When Christian Meunier stepped back into Nissan earlier this year as head of the Americas region, he found a company adrift. Decision-making was slow, morale was low, and the U.S. business, once a growth engine, was slipping away. As Meunier put it, Nissan had lost its North Star. One of his first moves was symbolic but clear: bring employees back into the office four days a week to speed collaboration and sharpen accountability.
But everyone inside Nissan knows that a stricter routine won’t be enough. The automaker is trying to recover from a decade-long slide marked by falling sales, weak product cycles, and an identity crisis triggered by the 2018 arrest of longtime leader Carlos Ghosn. The fallout left Japan’s third-largest carmaker with deep operational and cultural cracks.

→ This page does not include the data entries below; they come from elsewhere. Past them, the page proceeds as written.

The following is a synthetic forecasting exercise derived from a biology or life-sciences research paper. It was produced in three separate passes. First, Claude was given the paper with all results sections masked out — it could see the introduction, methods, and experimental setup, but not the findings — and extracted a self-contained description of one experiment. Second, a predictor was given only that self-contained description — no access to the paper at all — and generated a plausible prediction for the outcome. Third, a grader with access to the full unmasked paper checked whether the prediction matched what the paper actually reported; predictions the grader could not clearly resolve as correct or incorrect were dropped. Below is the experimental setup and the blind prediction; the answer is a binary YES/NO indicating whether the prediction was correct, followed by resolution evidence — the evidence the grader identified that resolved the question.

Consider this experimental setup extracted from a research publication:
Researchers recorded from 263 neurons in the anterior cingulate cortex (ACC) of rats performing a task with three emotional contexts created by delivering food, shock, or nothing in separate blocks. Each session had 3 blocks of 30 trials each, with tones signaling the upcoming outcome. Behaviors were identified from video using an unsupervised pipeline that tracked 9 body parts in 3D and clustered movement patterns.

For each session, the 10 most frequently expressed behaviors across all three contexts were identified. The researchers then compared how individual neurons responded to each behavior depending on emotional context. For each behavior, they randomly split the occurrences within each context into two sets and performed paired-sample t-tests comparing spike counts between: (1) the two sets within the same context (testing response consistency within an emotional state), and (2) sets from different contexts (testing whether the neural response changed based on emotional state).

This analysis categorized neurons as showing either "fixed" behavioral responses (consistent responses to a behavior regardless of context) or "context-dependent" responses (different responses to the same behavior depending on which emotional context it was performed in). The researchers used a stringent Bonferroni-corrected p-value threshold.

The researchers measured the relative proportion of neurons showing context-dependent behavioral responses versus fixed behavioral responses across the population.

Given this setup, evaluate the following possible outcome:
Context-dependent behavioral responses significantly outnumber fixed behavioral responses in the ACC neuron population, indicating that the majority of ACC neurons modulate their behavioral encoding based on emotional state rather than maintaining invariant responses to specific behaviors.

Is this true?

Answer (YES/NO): YES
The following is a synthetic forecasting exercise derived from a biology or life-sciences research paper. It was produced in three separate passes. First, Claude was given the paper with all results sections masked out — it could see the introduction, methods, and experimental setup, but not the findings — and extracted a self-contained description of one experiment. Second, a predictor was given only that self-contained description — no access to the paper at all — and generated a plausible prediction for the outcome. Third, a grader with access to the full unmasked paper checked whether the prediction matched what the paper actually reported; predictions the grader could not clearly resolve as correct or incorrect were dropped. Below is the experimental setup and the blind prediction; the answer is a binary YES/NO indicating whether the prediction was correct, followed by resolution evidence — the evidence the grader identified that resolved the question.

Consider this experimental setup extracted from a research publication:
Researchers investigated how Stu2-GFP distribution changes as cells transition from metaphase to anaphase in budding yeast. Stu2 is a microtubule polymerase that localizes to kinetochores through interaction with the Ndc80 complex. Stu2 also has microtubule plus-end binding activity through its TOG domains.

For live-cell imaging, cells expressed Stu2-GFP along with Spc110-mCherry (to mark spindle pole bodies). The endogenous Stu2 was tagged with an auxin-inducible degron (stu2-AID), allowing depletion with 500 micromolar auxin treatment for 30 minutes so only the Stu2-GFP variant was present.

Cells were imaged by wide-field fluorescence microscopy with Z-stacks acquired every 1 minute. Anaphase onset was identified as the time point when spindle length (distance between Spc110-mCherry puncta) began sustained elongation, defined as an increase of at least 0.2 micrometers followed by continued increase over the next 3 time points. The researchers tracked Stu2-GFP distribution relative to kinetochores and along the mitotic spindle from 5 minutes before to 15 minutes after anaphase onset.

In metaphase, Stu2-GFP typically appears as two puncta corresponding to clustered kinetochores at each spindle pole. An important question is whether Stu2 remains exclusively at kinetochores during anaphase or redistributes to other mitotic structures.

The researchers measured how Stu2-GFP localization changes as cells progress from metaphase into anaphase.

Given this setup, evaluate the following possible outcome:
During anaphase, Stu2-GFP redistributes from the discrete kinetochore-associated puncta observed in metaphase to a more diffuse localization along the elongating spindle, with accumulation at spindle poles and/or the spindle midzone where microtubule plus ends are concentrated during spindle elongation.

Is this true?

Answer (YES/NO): YES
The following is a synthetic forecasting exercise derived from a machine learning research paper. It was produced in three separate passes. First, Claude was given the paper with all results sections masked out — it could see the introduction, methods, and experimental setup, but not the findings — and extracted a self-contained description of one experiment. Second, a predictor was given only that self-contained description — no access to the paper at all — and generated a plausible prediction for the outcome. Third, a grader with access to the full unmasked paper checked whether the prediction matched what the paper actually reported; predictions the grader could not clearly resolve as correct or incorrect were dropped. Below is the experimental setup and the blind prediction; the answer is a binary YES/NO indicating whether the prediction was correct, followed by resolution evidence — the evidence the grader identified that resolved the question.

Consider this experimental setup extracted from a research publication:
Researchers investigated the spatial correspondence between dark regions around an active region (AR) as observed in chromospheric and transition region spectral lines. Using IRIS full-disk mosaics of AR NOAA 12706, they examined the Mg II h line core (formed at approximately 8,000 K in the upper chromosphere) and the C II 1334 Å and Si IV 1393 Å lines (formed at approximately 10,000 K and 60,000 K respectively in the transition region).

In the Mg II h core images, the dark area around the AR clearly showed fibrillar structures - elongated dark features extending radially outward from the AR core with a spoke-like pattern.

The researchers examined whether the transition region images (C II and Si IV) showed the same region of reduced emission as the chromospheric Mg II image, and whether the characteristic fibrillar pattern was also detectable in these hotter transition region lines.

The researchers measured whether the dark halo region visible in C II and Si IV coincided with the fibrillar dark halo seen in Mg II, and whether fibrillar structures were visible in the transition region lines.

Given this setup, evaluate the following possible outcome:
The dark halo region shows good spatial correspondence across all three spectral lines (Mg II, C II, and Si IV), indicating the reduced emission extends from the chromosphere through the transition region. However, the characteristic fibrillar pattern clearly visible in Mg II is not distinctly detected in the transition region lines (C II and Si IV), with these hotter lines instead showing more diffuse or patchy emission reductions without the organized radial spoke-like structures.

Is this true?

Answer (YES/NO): YES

Years of Decline Come Into Focus
The numbers tell the story. U.S. sales are down roughly 40 percent over ten years. Market share has shrunk from 8.4 percent in 2017 to 6.4 percent today. Several factories are running below potential, and dealers often sit on inventory longer than their rivals, relying on steep discounts to move metal.

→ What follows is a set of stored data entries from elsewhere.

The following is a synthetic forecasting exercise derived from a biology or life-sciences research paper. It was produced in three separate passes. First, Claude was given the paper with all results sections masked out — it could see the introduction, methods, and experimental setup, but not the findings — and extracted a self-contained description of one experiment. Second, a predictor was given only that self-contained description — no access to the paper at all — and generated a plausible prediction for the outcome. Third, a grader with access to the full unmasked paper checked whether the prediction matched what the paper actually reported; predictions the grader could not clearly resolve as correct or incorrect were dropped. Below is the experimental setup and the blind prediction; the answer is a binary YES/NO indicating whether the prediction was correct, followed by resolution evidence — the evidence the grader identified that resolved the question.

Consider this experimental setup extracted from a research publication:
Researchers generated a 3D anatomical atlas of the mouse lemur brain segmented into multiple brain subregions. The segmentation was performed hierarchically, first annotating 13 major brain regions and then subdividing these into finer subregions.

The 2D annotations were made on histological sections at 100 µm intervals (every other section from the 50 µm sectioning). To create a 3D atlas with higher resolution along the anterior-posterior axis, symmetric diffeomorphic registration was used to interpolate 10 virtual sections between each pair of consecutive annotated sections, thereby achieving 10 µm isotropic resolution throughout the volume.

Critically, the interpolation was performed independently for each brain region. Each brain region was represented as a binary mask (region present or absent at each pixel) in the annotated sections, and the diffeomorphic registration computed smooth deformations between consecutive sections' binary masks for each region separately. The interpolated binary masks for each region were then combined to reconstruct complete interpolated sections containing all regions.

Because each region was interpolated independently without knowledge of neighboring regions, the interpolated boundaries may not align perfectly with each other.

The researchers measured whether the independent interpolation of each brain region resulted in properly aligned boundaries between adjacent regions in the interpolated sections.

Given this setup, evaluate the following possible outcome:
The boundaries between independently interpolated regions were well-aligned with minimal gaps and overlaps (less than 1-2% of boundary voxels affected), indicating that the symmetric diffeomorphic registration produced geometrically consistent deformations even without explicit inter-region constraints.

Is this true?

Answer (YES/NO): NO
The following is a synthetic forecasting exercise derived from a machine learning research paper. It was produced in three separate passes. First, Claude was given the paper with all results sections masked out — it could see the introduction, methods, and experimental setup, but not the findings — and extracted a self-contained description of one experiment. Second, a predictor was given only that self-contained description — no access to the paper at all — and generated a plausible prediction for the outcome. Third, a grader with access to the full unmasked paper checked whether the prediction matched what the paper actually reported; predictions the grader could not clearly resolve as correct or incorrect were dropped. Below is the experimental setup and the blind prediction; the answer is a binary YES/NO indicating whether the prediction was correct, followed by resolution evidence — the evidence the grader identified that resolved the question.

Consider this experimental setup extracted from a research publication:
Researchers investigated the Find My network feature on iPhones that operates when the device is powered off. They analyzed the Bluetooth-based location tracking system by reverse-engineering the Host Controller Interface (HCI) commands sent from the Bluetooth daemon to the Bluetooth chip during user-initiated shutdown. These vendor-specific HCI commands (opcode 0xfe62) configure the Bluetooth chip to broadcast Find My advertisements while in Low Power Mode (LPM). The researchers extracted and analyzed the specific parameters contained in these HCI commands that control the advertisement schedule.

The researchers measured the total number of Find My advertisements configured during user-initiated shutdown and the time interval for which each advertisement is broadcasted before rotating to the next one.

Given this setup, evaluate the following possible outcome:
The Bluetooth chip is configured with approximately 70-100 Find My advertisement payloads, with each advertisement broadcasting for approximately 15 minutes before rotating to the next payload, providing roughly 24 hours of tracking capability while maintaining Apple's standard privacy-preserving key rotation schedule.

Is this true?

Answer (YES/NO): YES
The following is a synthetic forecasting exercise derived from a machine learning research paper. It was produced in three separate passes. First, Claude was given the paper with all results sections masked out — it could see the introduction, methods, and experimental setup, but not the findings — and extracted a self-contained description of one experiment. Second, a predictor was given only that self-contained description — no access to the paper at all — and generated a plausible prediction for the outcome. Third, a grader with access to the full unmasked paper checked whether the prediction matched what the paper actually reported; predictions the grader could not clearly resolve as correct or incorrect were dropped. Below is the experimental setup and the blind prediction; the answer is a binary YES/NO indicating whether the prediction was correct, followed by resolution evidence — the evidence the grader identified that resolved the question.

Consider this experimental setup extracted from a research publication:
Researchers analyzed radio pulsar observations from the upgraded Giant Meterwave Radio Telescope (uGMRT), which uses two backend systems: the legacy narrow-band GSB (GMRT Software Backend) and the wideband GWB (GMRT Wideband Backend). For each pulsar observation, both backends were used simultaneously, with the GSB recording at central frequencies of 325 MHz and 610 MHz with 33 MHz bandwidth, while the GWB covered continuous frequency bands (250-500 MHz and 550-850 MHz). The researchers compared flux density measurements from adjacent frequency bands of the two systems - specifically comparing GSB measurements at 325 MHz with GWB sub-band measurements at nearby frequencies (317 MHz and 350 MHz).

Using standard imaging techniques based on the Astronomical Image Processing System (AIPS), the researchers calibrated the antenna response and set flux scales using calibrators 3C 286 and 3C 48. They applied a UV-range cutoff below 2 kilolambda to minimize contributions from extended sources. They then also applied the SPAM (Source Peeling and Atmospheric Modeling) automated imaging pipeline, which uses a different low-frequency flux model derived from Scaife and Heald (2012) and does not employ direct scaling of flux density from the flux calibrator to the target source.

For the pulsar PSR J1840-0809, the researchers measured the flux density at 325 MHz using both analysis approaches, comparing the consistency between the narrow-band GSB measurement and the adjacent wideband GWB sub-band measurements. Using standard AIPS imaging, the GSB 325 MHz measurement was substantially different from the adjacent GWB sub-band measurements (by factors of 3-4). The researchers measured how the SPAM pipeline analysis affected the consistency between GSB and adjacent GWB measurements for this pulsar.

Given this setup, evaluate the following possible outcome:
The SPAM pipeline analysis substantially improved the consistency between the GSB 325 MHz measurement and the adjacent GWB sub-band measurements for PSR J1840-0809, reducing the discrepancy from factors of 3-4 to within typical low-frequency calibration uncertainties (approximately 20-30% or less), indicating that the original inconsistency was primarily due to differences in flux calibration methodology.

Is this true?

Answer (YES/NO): YES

Analysts say the issues compound each other. Nissan once led the EV conversation with the Leaf, but failed to build on that early advantage. Products like the Frontier pickup and Xterra SUV aged out without timely successors. Meanwhile, the hybrid wave reshaping the U.S. market arrived without Nissan on board.
A New Product and Powertrain Push
Meunier’s plan starts with fixing product gaps. Nissan will finally bring its e-Power hybrid technology to the U.S., beginning with the Rogue next year and expanding across the lineup. He also wants production at Nissan’s Tennessee and Mississippi plants to rise from 600,000 vehicles annually back toward their one-million-unit capacity.

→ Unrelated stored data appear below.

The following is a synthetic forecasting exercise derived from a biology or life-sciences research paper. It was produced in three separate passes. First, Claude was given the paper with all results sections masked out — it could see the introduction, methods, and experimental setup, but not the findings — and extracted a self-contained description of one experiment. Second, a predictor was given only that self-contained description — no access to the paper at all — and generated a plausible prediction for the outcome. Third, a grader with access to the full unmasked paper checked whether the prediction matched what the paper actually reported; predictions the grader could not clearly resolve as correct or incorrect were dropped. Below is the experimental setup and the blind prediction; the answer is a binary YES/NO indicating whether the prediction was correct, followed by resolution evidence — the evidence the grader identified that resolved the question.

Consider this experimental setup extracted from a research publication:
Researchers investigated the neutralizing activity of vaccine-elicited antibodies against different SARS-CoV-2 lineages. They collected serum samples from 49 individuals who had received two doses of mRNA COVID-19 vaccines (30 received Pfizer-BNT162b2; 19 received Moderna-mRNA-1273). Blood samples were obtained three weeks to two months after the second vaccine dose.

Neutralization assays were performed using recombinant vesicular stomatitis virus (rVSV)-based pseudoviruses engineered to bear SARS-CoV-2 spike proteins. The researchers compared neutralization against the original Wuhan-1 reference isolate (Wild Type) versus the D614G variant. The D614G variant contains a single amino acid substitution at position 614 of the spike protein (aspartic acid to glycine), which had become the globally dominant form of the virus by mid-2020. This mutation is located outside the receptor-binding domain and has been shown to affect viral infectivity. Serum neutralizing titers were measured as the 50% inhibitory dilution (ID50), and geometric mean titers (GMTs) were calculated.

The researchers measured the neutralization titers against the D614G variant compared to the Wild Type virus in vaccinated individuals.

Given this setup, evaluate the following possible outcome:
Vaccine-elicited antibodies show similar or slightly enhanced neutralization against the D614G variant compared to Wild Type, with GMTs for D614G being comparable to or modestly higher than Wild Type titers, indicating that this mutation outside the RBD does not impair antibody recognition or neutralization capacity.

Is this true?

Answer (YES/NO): NO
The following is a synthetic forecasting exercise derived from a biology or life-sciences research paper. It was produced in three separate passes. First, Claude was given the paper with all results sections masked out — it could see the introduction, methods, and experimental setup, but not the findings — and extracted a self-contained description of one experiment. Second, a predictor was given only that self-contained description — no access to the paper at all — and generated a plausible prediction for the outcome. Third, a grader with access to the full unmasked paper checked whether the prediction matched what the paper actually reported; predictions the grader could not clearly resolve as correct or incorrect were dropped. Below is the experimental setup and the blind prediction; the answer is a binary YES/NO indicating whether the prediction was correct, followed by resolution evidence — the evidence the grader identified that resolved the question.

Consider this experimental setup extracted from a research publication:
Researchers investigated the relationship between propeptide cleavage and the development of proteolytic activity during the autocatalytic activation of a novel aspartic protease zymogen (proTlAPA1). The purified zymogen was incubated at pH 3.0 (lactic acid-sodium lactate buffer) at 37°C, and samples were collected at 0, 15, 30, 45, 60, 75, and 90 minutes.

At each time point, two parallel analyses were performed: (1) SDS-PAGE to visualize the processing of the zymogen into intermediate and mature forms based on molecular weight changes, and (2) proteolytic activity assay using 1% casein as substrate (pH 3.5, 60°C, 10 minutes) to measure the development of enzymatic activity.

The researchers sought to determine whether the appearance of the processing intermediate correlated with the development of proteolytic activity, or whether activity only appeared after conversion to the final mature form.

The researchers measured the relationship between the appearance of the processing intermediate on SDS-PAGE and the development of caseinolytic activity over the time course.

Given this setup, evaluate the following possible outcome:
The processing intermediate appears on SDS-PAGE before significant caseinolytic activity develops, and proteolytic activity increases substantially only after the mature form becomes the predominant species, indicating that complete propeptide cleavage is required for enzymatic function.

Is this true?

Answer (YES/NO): YES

One symbolic move is the resurrection of the Xterra, a rugged SUV that once had a cult following. To Meunier, it represents what Nissan used to be: practical, tough, and fun, and what the brand needs to reclaim to win back U.S. loyalty.
Dealer Relations Take Center Stage
No turnaround happens without the dealer network, and Nissan’s is frustrated. Many retailers say profitability has been squeezed by slow product updates and reliance on incentives. Some dealers warn that the brand simply has more stores than its current demand can support.
Meunier acknowledges the strain but argues that incentives, when used with discipline, are part of rebuilding momentum. Nissan’s retail market share has edged up to 4.9 percent from 4.1 percent last year, a small but encouraging step. The long-term goal: move toward 7 to 8 percent retail share, enough to sustain more than a thousand stores.
The Road Ahead
Everyone involved agrees on one thing: the task is formidable. But Meunier has a reputation for creating urgency and sharpening team focus. Dealers say he’s the right leader for a difficult reset if Nissan can execute fast enough.